|System: X360, PS3, Wii, PC, PS2, PSP, DS||Review Rating Legend|
|Dev: Artificial Mind and Movement||1.0 - 1.9 = Avoid||4.0 - 4.4 = Great|
|Pub: Sega of America||2.0 - 2.4 = Poor||4.5 - 4.9 = Must Buy|
|Release: May 2, 2008||2.5 - 2.9 = Average||5.0 = The Best|
|Players: 1||3.0 - 3.4 = Fair|
|ESRB Rating: Teen||3.5 - 3.9 = Good|
Correct me if I'm wrong, but aren't superheroes supposed to protect the innocent? If that is the tenant we all hold true, then this virtual version of perpetual boozehound Tony Stark may just be guilty of crimes against humanity. Yes, the sad saga continues. Another severely flawed game has been rushed to release in hopes of capitalizing on the brilliance of a blockbuster movie. It is a scenario gamers are far too familiar with, and frankly, I have had just about enough. Where the movie packed in humor, intrigue, drama, and action, this incarnation seems to lack any pulse whatsoever. Thus, the age old question, "What could have been?" is all that remains.
Following loosely in the footsteps of the movie, Iron Man, the game, makes every effort to ensure the story will make no sense whatsoever by adding as many useless plot points as possible. It is a bold move, but unfortunately it does not pay off. Sure, incorporating old enemies from Iron Man lore sounds like a good idea, but weaving them into the plot of the source material just makes for a muddled mess. It's the Spiderman 3 principle: more is not always better. Providing boss fights just for the sake of having some semblance of a climactic battle to end each stage is not necessary, particularly when a game is as annoying and repetitive as this one. Going from blasting terrorists down with one powerful shot to battling a ridiculously large tank for fifteen minutes is about as fun as watching the original Captain America movie. Believe me: it is bad.

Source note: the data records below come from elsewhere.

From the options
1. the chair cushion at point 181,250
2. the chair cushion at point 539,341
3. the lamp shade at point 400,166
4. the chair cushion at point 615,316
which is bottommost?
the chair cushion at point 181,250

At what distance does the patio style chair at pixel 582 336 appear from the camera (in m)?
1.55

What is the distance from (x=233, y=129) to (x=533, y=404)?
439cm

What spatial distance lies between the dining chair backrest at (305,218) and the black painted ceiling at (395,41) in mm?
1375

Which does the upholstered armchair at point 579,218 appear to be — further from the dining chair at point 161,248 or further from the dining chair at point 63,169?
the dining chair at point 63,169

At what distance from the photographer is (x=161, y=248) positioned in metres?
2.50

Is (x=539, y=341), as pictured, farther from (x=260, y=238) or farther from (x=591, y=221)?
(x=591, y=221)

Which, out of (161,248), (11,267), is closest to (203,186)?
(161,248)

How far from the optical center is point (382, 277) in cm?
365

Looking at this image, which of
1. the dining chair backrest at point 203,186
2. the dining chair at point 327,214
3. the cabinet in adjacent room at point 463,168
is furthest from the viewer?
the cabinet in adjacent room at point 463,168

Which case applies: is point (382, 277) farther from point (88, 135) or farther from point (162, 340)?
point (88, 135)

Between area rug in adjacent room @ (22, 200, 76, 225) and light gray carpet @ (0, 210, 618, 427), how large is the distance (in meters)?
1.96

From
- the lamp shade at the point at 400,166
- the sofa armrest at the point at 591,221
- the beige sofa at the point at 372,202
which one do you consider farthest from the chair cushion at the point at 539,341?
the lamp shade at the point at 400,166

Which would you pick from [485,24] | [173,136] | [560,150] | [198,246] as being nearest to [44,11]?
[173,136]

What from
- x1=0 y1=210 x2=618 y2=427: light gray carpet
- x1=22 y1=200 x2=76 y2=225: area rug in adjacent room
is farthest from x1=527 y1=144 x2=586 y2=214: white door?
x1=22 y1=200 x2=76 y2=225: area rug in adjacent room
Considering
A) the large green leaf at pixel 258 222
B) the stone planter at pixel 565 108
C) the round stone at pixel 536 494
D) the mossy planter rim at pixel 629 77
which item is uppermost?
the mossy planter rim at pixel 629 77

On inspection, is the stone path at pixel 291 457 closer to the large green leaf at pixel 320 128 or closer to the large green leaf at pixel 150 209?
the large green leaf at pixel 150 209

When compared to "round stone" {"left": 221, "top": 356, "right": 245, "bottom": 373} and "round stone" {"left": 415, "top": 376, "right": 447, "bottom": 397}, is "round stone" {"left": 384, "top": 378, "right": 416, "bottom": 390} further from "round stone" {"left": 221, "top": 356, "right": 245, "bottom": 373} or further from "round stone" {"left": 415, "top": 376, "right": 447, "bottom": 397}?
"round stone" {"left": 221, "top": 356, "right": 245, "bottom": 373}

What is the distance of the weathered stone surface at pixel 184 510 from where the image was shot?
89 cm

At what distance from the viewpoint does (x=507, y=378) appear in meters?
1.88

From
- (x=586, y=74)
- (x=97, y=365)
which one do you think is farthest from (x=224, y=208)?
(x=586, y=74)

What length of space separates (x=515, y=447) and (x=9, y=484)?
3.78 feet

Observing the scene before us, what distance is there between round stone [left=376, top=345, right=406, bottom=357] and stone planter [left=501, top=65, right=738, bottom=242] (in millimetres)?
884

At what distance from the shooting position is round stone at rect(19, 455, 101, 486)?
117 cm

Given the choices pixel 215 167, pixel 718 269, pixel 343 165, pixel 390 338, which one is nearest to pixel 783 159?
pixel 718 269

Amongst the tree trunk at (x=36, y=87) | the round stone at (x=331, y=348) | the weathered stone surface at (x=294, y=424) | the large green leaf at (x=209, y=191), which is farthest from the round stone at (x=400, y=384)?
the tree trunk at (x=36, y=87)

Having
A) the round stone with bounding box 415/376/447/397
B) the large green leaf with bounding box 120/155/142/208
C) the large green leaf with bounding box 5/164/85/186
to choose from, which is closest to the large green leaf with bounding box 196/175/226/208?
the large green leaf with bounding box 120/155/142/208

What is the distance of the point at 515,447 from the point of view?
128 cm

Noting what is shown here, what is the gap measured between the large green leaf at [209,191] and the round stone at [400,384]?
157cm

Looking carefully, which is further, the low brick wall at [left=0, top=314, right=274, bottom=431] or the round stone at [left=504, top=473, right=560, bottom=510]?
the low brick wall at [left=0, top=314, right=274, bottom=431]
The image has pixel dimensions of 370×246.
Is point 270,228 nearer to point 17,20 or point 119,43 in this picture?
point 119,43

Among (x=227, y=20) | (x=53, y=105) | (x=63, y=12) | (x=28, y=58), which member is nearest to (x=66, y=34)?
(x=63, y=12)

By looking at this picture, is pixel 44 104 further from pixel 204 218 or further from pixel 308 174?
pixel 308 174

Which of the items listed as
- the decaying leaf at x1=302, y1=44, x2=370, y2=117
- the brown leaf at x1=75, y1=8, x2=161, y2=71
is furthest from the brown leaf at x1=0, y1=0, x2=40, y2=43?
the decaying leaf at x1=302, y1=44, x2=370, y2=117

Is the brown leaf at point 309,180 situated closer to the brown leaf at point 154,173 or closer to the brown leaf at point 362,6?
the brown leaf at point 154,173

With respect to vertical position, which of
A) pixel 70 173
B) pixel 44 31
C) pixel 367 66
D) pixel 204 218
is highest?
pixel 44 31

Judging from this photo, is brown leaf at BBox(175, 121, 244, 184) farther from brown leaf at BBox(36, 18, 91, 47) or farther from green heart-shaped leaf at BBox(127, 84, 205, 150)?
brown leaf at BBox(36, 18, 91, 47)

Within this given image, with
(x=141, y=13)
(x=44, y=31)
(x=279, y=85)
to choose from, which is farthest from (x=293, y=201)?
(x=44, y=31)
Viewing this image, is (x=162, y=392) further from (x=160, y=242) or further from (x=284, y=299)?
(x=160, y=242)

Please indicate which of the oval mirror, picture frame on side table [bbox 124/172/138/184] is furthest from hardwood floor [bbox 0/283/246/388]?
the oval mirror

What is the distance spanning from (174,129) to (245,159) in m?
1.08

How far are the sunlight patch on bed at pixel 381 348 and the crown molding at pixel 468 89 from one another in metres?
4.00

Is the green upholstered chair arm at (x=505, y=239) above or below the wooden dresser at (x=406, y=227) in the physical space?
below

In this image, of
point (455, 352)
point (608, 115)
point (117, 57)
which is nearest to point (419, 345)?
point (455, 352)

With the premise drowning in a pool of its own stupidity, perhaps the gameplay could act as a savior to this fledgling project. Wrong! Iron Man is a button masher; plain and simple all you need to do is wail on the shoot button, and you should almost assuredly survive the countless onslaughts of randomly appearing baddies. Yes, one of the more charming gameplay quirks is the enemy who appears out of thin air. Add to that the poor collision detection, and you have got yourself the makings of something special.
Despite Ironman's uncanny ability to frustrate me, there is one interesting aspect that holds potential: the ability to earn upgrades for your slick, super, killing suit. By forcing yourself to traverse through the game, perhaps as some sort of penance for past deeds, Iron Man will continually up his arsenal. His armor, pulsor, missiles, and Gatling gun will all get progressively more efficient at wiping out the hoards of gun-toting terrorists.
Now, with that out of the way I can go back to being the old negative Tom we all know, and mostly hate. As I have stated, Iron Man is an extremely repetitive and limited experience. Couple that with its ridiculous mission objectives, which border somewhere between the lines of Superman 64 and Spiderman 2, and gamers will find very little to enjoy in this snooze fest.